La tala, que en Sarawak se desarrolla a uno de los ritmos más rápidos del mundo, convierte la selva en un páramo del que huyen los animales, y provoca la contaminación de los ríos, donde se hace cada vez más difícil pescar. Muchos indígenas han tenido que desplazarse a las poblaciones cercanas, donde viven en la pobreza más honda. Por si fuera poco, los penan han de enfrentarse además con los trabajadores de las madereras, que han empezado a acosar y violar a mujeres y niñas indígenas sin que las autoridades, a pesar de haber llevado a cabo una investigación al respecto, tomen medidas para evitarlo.

El Tribunal Federal de Malasia dictaminó el pasado mes de mayo que los pueblos indígenas de Sarawak poseen derechos sobre la tierra, ya la usen para cultivar o para cazar y recolectar. Esto dio nuevas esperanzas a los penan.

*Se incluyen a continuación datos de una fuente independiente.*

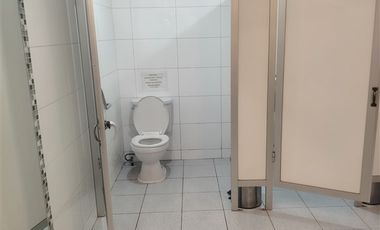 Local Comercial en Venta en San Fernando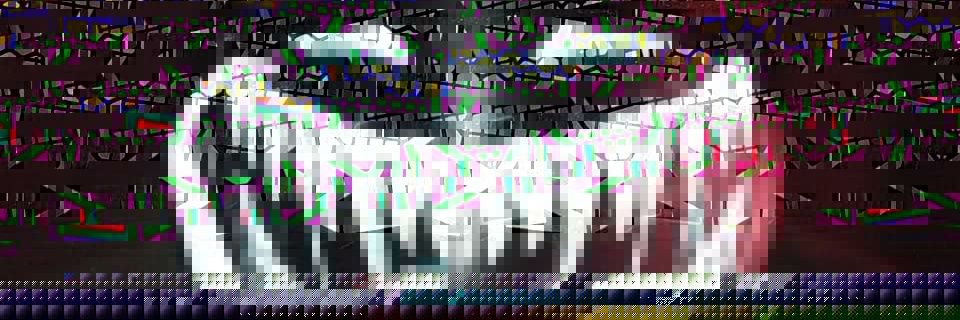 5kywardKing's profile banner image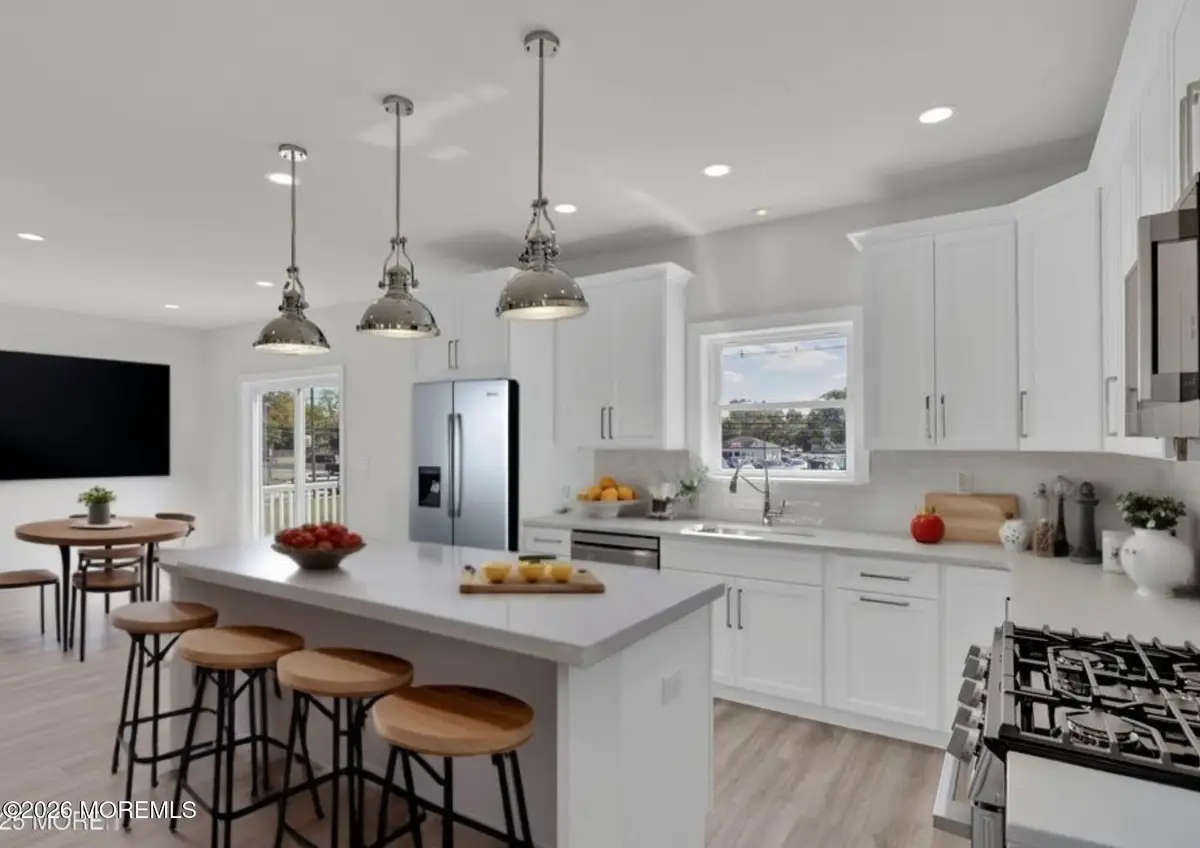 650 Washington Avenue, Union Beach, NJ 07735 - #1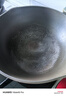美的（Midea）不粘锅炒锅 不粘多功能家用炒菜锅煎锅电磁炉炒锅燃气灶通用 实拍图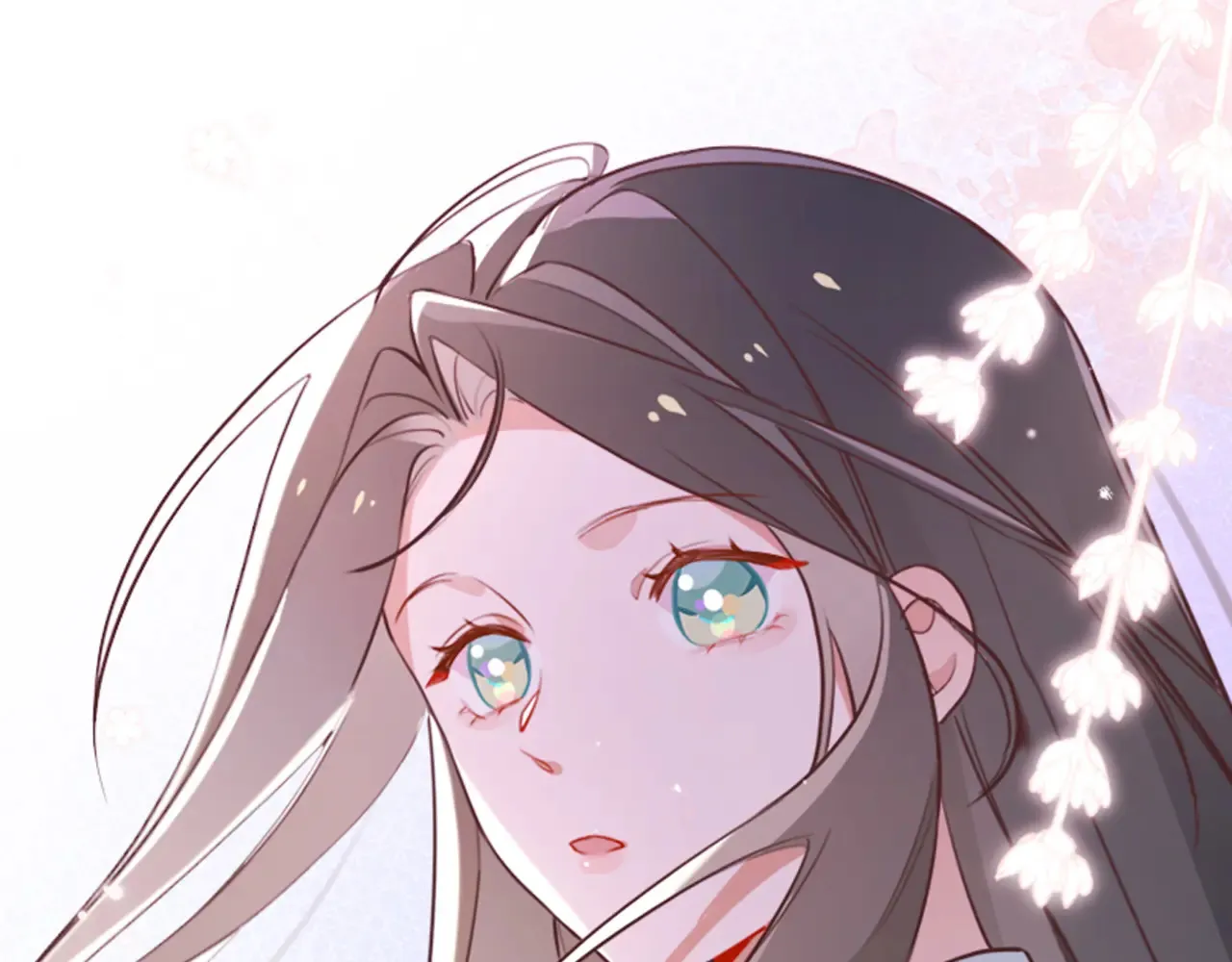 第94话 命运的齿轮0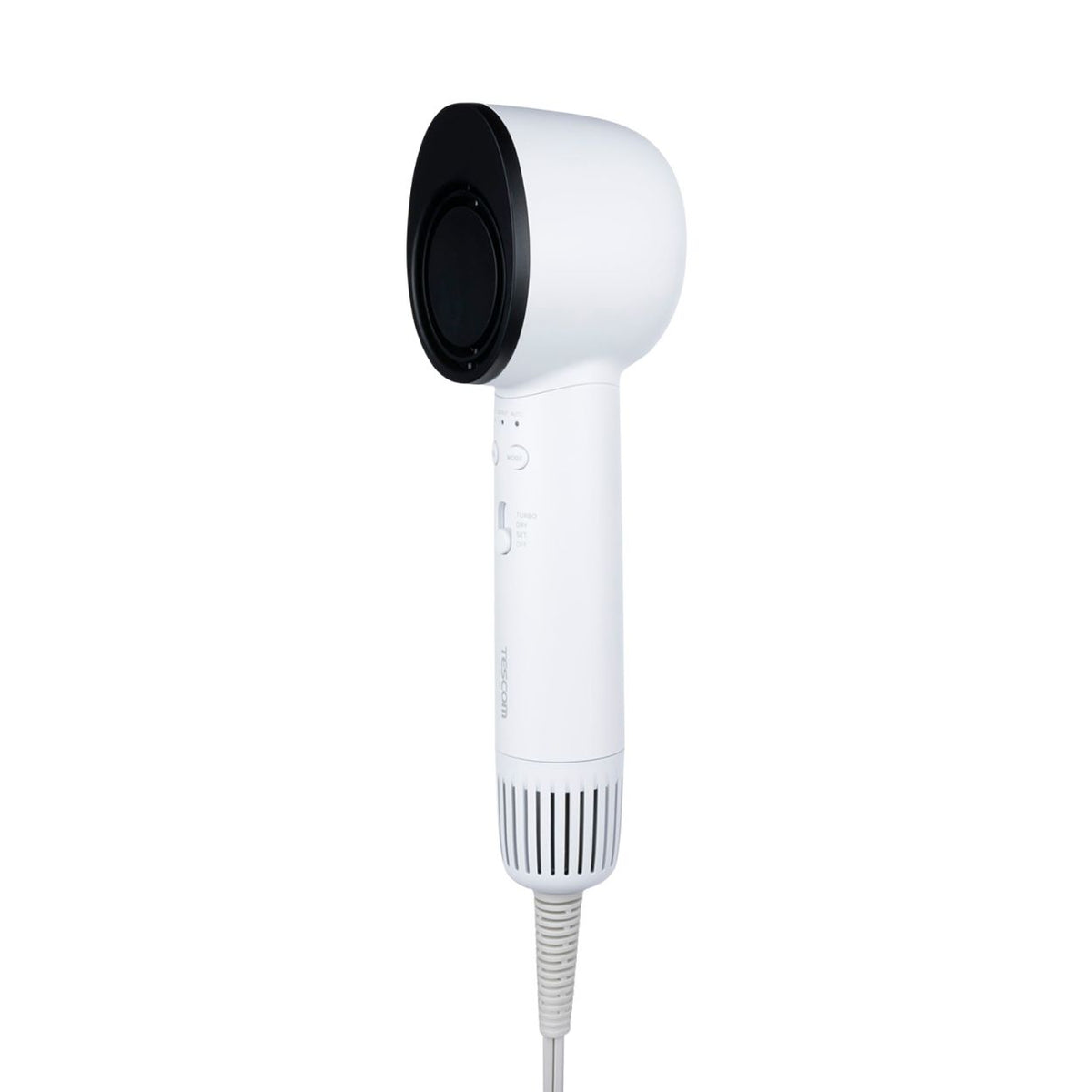 プロテクトイオン ヘアドライヤー/ TD913A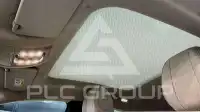 2021 Mercedes Benz GLE 400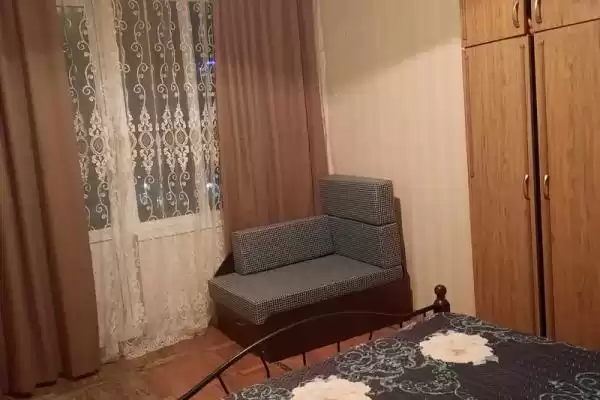 Квартира «На абазгаа» Квартира «На абазгаа»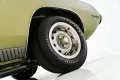 Plymouth Hemi 'Cuda 426 V8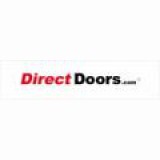 DirectDoors Discount Codes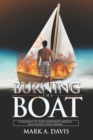 Image for Burning the Boat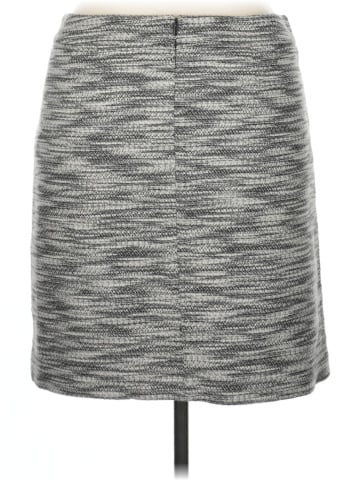 Ann Taylor LOFT Casual Skirt (view 2)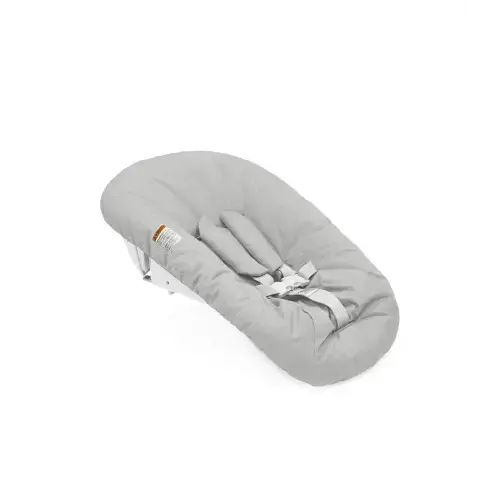 Stokke - Grey Tripp Trapp Newborn Set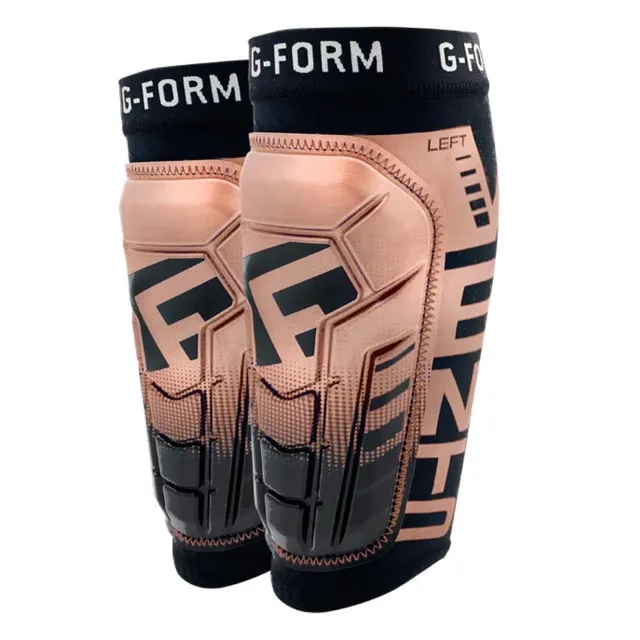 G-Form G Form Pro S Vento Shinpads
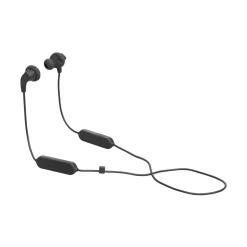 Discount JBL Endurance RUNT 2 - Wireless Sports Earphones B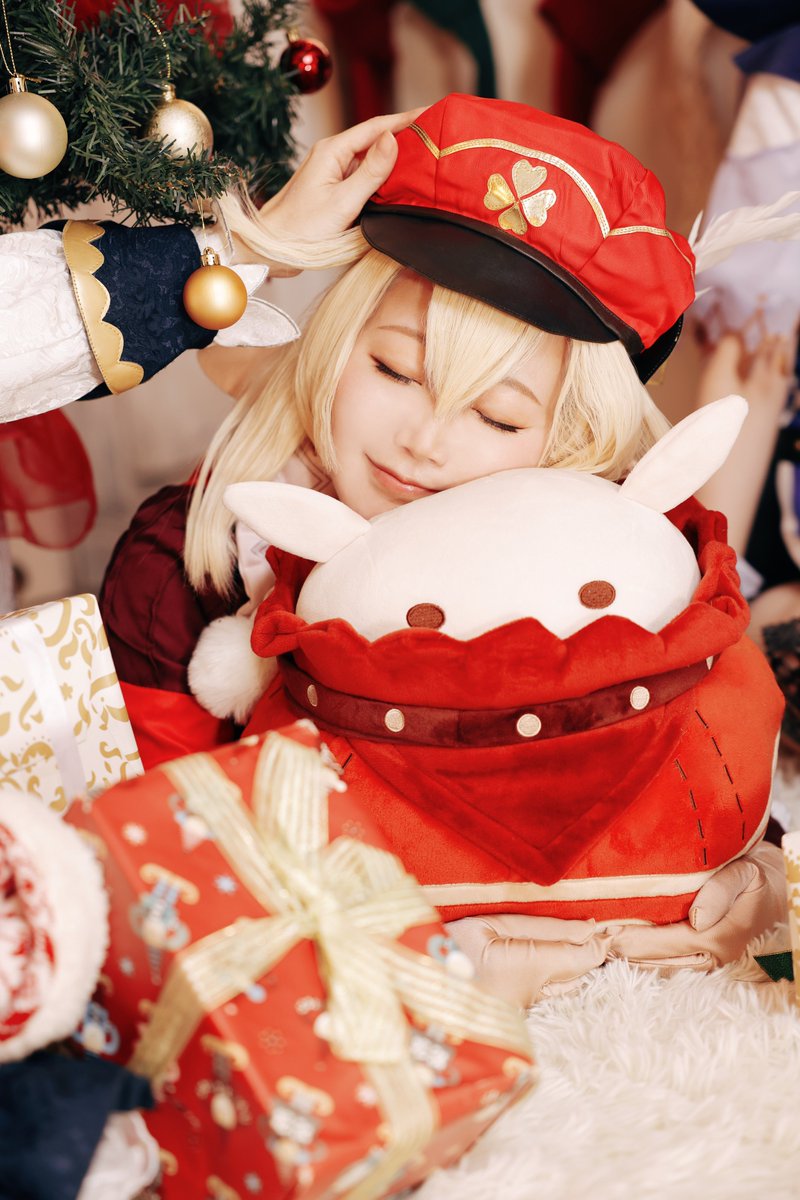 ひよこ。 (@07_hiyoko_) / Posts / X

Hasta el momento, sin embargo, el gobierno no ha dado ningún paso para reconocer esta sentencia y hacerla efectiva.

Desplazados en Bangladesh

Algunos gobiernos muestran una premura casi febril por instaurar un desarrollismo basado en la apropiación y uso intensivo de los recursos, que contrasta con su renuencia a la hora de permitir a la Justicia llevar a buen término ciertas resoluciones. El tiempo, saben, desempeña un papel clave en estas lidias: para los indígenas, especialmente para las tribus más pequeñas, tan sólo unos meses pueden suponer la diferencia entre la vida y la extinción.

Ranglai Mro pasó casi dos años encarcelado. Cuando se le arrestó, en febrero de 2007, fue condenado a 17 años de cárcel por posesión de un arma de fuego. Se cree que esta acusación fue un montaje en represalia por la participación de Ranglai en protestas contra la expulsión de su pueblo, los mro, de sus tierras ancestrales. En el tiempo que pasó en prisión, Ranglai fue torturado hasta el punto de que sufrió un ataque cardíaco, lo que ha llevado a adelantar su liberación, producida el 27 de enero de este año.

Junto con los mro, en las Colinas de Chittagong viven otros diez pueblos indígenas conocidos como jummas. En los últimos sesenta años, cientos de miles de colonos bengalíes se han trasladado a esta región, desplazando a los jummas y sometiéndolos a una brutal represión en la que ha participado el ejército de Bangladesh, que ha cometido un sinnúmero de atrocidades, entre ellas asesinatos, violaciones y torturas.

Aunque en 1997 los jummas firmaron con el Gobierno de Bangladesh un Tratado de Paz que pretendía poner fin a estos crímenes, lo cierto es que más de diez años después siguen produciéndose arrestos e intimidación de activistas, y las mujeres jummas siguen siendo víctimas de violaciones por colonos y militares. Pero esto no les arredrará.

Y es así cómo en el fondo del abismo siguen resonando voces, nunca cesan. En la superficie hay quien pasa de largo, y quien se detiene, y mira. También hay personas, cada vez más, que se asoman, y son las únicas que encontrarán, ahí abajo, un mundo lleno de vida que clama por seguir existiendo.